WHAT THE EXERCISE ASKS: Set down the entries below word for word, starting at the line containing "As visible in" and ending at the line containing "1.32 meters", with both of those lines included.

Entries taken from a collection
— Start —

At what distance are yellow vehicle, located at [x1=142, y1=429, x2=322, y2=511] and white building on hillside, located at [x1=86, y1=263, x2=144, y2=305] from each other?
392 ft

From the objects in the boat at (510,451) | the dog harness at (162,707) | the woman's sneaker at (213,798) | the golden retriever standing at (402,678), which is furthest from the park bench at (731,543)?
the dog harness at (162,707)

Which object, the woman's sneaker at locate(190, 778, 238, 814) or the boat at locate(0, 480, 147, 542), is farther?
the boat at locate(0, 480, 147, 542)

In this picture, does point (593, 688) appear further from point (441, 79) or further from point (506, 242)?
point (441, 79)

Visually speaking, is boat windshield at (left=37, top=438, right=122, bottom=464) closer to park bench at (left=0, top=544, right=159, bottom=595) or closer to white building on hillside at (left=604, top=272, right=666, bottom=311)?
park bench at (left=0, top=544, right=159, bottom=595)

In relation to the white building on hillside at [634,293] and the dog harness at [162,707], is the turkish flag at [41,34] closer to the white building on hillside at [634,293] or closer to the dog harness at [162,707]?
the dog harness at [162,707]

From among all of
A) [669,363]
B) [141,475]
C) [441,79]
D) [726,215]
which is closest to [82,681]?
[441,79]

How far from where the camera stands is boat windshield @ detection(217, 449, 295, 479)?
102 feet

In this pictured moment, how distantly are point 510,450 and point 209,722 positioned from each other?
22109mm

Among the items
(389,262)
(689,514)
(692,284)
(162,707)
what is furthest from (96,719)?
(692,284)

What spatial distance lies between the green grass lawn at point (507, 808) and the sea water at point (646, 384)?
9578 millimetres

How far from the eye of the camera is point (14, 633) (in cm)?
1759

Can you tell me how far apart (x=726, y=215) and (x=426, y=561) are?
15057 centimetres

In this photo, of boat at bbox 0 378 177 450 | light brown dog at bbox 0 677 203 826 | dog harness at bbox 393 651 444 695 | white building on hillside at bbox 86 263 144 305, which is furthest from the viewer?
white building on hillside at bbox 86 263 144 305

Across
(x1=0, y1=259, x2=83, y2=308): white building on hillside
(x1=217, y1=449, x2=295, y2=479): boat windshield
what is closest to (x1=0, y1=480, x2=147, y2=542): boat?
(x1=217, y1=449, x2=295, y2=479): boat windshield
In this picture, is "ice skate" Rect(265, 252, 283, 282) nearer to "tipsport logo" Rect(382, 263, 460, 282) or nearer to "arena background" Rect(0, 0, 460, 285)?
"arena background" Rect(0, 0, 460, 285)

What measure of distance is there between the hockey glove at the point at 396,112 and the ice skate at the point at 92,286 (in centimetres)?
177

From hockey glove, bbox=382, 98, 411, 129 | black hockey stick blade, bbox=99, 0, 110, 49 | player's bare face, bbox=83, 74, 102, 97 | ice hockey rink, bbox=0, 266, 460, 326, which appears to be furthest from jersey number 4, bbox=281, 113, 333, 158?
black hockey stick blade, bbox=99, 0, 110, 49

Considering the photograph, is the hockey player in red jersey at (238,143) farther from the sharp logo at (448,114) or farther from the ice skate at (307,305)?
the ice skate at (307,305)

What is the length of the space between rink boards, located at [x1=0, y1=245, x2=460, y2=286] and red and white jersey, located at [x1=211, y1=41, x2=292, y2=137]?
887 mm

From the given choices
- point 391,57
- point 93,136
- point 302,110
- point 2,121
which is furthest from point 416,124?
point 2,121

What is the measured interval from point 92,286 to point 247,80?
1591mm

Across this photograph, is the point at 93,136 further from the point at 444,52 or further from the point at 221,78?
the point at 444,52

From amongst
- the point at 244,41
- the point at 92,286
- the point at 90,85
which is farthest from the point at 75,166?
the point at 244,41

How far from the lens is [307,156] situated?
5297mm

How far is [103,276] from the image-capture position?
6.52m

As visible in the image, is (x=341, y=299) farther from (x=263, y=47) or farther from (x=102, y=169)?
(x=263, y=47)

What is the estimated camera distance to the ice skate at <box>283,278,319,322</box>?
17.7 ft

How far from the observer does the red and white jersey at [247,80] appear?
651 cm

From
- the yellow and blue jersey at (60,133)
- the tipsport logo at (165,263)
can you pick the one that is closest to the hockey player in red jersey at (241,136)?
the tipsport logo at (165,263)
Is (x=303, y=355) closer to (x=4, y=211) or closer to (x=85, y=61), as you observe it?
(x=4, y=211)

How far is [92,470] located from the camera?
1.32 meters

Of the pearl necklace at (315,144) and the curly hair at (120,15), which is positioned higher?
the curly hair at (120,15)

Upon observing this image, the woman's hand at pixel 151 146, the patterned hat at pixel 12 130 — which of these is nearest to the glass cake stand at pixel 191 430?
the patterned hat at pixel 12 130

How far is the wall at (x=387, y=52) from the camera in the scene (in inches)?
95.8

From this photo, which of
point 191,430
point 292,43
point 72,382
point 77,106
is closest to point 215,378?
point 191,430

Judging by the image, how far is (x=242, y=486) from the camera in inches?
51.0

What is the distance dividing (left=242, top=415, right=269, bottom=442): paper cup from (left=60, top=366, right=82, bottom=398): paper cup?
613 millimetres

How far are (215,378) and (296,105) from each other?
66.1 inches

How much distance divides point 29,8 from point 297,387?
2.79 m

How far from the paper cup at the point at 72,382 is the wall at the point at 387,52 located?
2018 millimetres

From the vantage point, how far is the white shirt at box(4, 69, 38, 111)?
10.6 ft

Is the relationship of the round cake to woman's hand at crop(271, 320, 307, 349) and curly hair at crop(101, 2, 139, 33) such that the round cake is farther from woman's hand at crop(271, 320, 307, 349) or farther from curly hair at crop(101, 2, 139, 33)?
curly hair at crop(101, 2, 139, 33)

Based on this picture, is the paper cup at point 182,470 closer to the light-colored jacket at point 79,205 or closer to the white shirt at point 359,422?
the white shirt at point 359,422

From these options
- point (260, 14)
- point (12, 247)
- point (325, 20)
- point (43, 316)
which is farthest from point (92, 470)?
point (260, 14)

— End —
— Start —

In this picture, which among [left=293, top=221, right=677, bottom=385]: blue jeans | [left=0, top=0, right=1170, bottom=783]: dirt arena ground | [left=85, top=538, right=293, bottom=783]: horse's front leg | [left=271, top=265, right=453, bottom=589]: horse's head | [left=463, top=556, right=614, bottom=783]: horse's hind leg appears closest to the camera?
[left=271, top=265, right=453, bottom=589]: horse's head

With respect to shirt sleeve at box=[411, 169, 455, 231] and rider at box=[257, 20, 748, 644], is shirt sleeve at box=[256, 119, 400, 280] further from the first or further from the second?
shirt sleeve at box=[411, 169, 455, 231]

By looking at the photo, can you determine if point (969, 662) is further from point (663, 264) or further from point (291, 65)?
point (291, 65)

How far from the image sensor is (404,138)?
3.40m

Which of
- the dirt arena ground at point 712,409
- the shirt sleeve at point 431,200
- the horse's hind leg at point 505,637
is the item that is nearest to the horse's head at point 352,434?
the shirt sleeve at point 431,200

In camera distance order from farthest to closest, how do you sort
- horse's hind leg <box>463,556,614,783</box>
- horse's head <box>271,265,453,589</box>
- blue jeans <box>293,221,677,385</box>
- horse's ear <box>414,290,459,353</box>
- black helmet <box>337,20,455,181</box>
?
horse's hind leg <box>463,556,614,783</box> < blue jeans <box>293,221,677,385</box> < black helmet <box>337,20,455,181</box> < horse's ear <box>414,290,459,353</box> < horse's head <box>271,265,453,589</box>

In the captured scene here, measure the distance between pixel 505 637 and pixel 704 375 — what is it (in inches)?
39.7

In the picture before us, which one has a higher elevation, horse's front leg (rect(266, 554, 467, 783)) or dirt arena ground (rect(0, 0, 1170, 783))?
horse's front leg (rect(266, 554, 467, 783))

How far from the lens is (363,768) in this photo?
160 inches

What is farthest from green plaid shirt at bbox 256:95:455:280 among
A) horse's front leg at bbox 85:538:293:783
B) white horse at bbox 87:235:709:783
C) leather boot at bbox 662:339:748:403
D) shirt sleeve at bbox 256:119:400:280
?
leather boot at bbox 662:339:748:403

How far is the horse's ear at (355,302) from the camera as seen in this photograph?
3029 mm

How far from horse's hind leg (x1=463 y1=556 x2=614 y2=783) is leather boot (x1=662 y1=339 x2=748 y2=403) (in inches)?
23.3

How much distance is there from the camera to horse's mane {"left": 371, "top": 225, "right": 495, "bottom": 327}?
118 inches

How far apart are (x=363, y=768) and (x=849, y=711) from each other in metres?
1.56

— End —
— Start —

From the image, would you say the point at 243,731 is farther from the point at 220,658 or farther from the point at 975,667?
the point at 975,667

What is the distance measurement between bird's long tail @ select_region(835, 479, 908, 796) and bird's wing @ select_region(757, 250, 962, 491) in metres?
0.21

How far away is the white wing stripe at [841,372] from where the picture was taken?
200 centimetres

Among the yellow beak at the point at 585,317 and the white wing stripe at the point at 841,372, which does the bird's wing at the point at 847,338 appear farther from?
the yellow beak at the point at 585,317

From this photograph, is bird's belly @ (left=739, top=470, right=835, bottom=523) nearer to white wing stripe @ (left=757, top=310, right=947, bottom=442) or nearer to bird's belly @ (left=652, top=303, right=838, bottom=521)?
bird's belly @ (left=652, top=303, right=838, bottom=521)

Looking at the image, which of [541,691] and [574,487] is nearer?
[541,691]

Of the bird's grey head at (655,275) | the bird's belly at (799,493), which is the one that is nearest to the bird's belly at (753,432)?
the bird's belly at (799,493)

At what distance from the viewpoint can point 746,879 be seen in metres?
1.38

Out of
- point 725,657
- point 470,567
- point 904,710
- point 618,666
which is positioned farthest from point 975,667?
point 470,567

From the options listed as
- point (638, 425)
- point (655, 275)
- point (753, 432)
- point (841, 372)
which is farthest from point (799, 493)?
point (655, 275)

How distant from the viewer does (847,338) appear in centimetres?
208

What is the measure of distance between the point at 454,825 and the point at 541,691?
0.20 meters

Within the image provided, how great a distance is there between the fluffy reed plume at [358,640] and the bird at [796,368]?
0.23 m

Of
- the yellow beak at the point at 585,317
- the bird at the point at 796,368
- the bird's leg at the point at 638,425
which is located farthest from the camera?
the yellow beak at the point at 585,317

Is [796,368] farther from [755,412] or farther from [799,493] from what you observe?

— End —

RESPONSE TO THE EXERCISE:
As visible in the image, is (x=341, y=299) farther from (x=263, y=47) or farther from (x=102, y=169)?
(x=263, y=47)

What is the estimated camera distance to the ice skate at <box>283,278,319,322</box>?
17.7 ft

How far from the observer does the red and white jersey at [247,80] appear?
651 cm

From
- the yellow and blue jersey at (60,133)
- the tipsport logo at (165,263)
can you pick the one that is closest to the hockey player in red jersey at (241,136)?
the tipsport logo at (165,263)
Is (x=303, y=355) closer to (x=4, y=211) or closer to (x=85, y=61), as you observe it?
(x=4, y=211)

How far is [92,470] located from the camera?
1.32 meters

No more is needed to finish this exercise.